Selected extract ::
+ + +
Maria Karametou, who organized the show, arranges edibles to illustrate ecological issues. Chains of blackened banana peels represent the risks of single-crop agriculture, while floral arrangements of garlic peels celebrate the healthy diet of the artist’s Greek childhood. Tea bags imprinted with pictures of hands symbolize the loss of direct contact with the plants people consume, which are increasingly picked and processed by machines.
Fabiola Alvarez Yurcisin blends cuisine and geography, offering a map of the District’s demographics (as of the 2010 Census), in which the different colors are spices, cornmeal and other foodstuffs. More personally, her set of photographs depicts a dozen tortillas, each embellished with a self-identifying noun. The 12-word autobiography journeys from “Mexican” to “American” via “artist” and “immigrant.”
Migration is also a theme for Elsabe Dixon, a South Africa-bred artist who’s known for work inspired by keeping bees and silkworms. Her hivelike structures include one made mostly of rubber and latex and another in which oversize cells are filled with rounds of bread, save for one loaf made of beeswax. Just like humans, bees gather, manufacture, store and transport food. But what Dixon calls “our cross species affinity” with the insects hasn’t worked out so well for them. And plummeting bee populations are an ominous portent for our species as well.
+ + +
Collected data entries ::

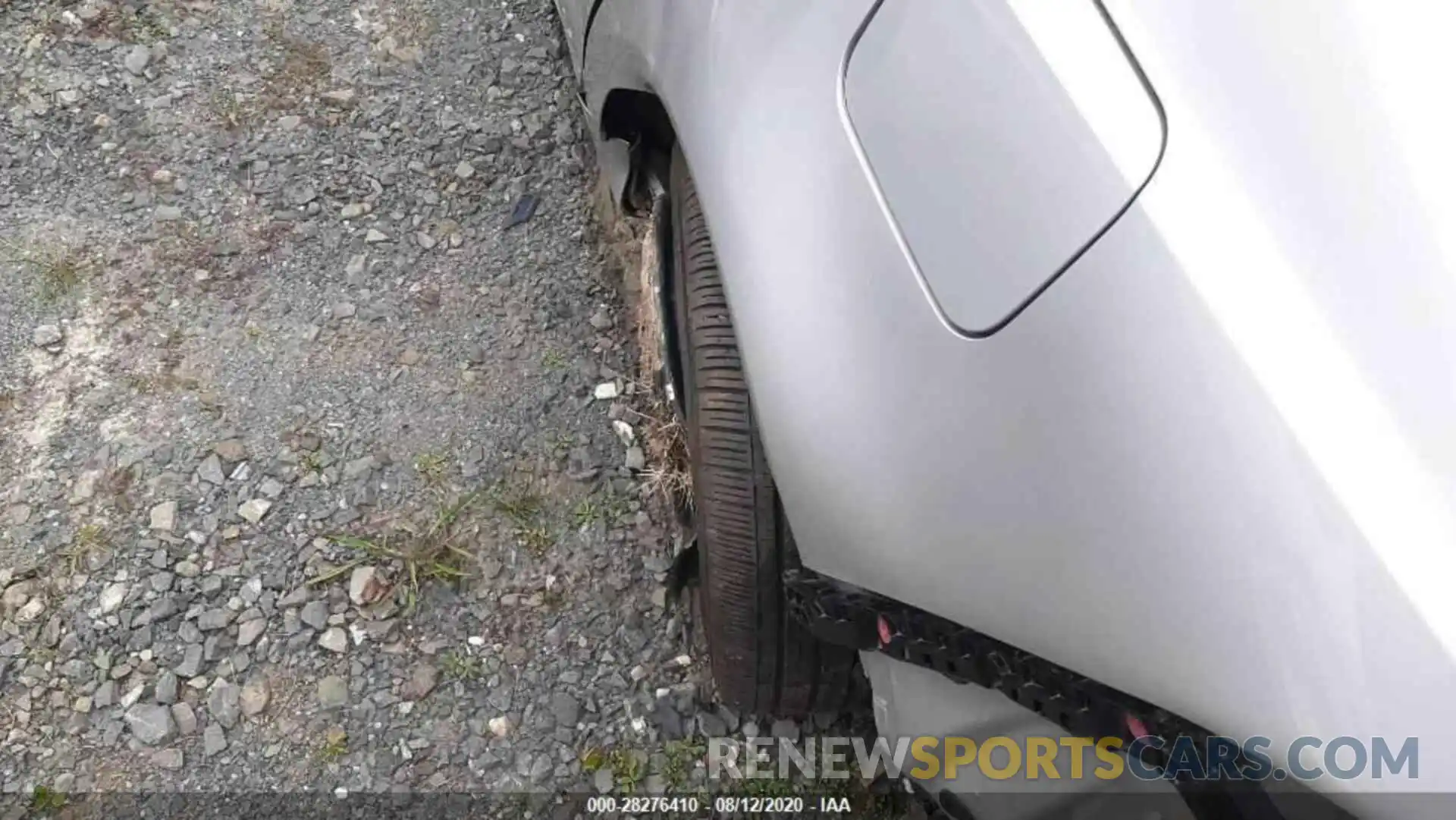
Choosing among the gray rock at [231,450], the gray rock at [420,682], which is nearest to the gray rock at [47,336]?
the gray rock at [231,450]

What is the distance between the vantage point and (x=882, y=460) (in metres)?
0.91

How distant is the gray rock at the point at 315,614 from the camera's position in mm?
1832

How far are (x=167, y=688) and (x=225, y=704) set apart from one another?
4.3 inches

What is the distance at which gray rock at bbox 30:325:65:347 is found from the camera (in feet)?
6.86

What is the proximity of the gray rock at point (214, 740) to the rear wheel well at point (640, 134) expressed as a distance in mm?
1198

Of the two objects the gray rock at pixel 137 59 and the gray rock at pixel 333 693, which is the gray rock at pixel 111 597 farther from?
the gray rock at pixel 137 59

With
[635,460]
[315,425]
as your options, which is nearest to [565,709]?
[635,460]

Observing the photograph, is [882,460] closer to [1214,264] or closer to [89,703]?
[1214,264]

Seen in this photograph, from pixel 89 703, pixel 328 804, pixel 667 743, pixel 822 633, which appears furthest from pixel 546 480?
pixel 822 633

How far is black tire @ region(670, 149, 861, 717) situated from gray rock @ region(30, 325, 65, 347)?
55.9 inches

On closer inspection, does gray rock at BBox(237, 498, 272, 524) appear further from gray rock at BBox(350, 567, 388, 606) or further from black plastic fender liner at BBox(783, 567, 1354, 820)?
black plastic fender liner at BBox(783, 567, 1354, 820)

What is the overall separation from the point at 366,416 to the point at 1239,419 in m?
1.73

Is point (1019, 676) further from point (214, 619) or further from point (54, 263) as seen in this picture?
point (54, 263)

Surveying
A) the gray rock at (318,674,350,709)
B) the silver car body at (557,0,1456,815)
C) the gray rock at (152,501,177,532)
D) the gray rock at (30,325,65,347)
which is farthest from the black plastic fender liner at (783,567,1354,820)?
the gray rock at (30,325,65,347)
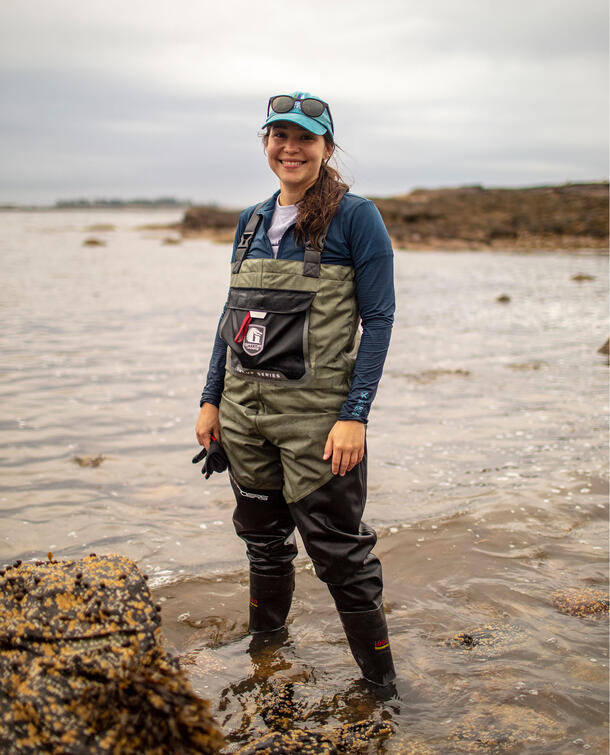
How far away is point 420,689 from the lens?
11.1 ft

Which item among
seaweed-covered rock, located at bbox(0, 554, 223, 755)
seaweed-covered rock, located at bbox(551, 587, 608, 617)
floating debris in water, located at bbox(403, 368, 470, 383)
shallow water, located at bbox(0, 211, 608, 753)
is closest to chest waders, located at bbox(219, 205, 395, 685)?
shallow water, located at bbox(0, 211, 608, 753)

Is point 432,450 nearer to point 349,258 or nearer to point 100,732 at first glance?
point 349,258

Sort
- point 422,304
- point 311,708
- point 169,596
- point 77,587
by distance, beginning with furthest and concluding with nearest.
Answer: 1. point 422,304
2. point 169,596
3. point 311,708
4. point 77,587

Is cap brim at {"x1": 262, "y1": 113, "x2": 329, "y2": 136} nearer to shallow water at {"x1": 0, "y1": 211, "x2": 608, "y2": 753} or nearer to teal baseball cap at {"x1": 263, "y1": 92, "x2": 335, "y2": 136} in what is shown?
teal baseball cap at {"x1": 263, "y1": 92, "x2": 335, "y2": 136}

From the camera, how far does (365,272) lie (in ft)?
9.64

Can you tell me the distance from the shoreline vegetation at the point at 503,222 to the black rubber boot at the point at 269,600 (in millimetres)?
38986

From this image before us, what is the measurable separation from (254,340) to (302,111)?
1.05 meters

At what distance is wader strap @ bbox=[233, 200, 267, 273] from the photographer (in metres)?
3.20

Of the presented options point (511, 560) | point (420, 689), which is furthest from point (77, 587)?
point (511, 560)

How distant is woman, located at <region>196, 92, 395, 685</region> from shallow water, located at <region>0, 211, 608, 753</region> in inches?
24.0

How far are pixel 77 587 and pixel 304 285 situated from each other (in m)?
1.52

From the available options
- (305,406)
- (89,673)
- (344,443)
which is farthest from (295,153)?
(89,673)

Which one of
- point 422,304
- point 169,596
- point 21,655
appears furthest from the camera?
point 422,304

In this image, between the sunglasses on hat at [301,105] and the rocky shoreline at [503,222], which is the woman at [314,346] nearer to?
the sunglasses on hat at [301,105]
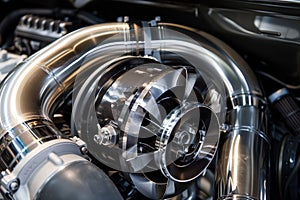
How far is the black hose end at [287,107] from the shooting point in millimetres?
851

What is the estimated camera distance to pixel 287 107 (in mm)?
868

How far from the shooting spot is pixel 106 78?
0.68 m

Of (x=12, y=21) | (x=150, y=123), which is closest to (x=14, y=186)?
(x=150, y=123)

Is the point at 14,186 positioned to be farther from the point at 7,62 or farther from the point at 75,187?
the point at 7,62

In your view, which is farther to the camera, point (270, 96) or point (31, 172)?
point (270, 96)

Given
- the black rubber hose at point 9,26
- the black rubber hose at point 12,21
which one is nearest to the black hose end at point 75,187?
the black rubber hose at point 12,21

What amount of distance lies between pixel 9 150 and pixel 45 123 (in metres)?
0.07

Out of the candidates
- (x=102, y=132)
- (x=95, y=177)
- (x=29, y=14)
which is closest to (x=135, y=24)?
(x=102, y=132)

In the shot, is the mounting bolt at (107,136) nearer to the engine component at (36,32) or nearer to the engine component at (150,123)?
the engine component at (150,123)

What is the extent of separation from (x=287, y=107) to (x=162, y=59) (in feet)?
0.97

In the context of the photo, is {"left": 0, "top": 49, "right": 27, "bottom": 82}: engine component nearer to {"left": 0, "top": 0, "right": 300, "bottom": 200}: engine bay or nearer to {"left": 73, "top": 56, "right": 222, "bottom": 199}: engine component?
{"left": 0, "top": 0, "right": 300, "bottom": 200}: engine bay

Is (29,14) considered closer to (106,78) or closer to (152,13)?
(152,13)

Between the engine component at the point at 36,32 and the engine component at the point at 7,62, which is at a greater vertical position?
the engine component at the point at 36,32

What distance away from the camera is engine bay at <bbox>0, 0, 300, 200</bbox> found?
22.5 inches
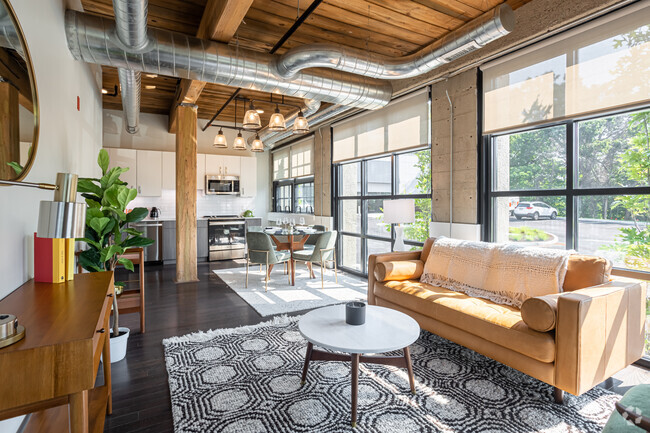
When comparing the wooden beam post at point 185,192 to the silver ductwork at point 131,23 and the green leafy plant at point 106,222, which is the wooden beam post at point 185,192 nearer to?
the silver ductwork at point 131,23

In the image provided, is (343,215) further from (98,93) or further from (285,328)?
(98,93)

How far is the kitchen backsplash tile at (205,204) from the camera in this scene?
311 inches

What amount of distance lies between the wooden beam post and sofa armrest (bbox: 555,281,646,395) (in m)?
5.19

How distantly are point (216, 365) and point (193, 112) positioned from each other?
14.5 ft

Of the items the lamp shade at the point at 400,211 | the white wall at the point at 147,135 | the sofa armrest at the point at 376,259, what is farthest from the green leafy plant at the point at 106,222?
the white wall at the point at 147,135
+ + +
Required action 1 :: Can you write out the passage on the food-based art show, starting at "Migration is also" and ending at "species as well."?
Required action 2 :: Which artists does the passage on the food-based art show name?
Required action 3 :: Could you carry on the passage about the food-based art show from where it stops?

Answer box 1 ::
Migration is also a theme for Elsabe Dixon, a South Africa-bred artist who’s known for work inspired by keeping bees and silkworms. Her hivelike structures include one made mostly of rubber and latex and another in which oversize cells are filled with rounds of bread, save for one loaf made of beeswax. Just like humans, bees gather, manufacture, store and transport food. But what Dixon calls “our cross species affinity” with the insects hasn’t worked out so well for them. And plummeting bee populations are an ominous portent for our species as well.

Answer box 2 :: Maria Karametou, Fabiola Alvarez Yurcisin, Elsabe Dixon

Answer box 3 ::
Elsabe Dixon, Maria Karametou and Fabiola Alvarez Yurcisin: To Eat or Not to Eat Through March 30 at Joan Hisaoka Healing Arts Gallery, 1632 U St. NW
Miller & Ikard
Nostalgia is a lot sleeker than it used to be, or at least that’s how it appears in the work of Luke Ikard and Curtis Miller. The two Baltimore artists in Hamiltonian Gallery’s “IRL” conjure childhood memories, but in streamlined form. Video games from the 1980s and ’90s inspire Miller, whose paintings feature arrangements of bars and tiles in computer-age colors. Ikard simulates domestic interiors with projections and 3-D-printed models of furniture, notably bunk beds.
Miller’s pictures are similar to mid-20th-century hard-edged color abstractions, but with a few forays outside the pieces’ own borders. Several are framed within a larger frame, and stray pigment from the central area sometimes leaks onto the off-white inner border. Such quirks give a human nature to compositions that emulate machine-made imagery.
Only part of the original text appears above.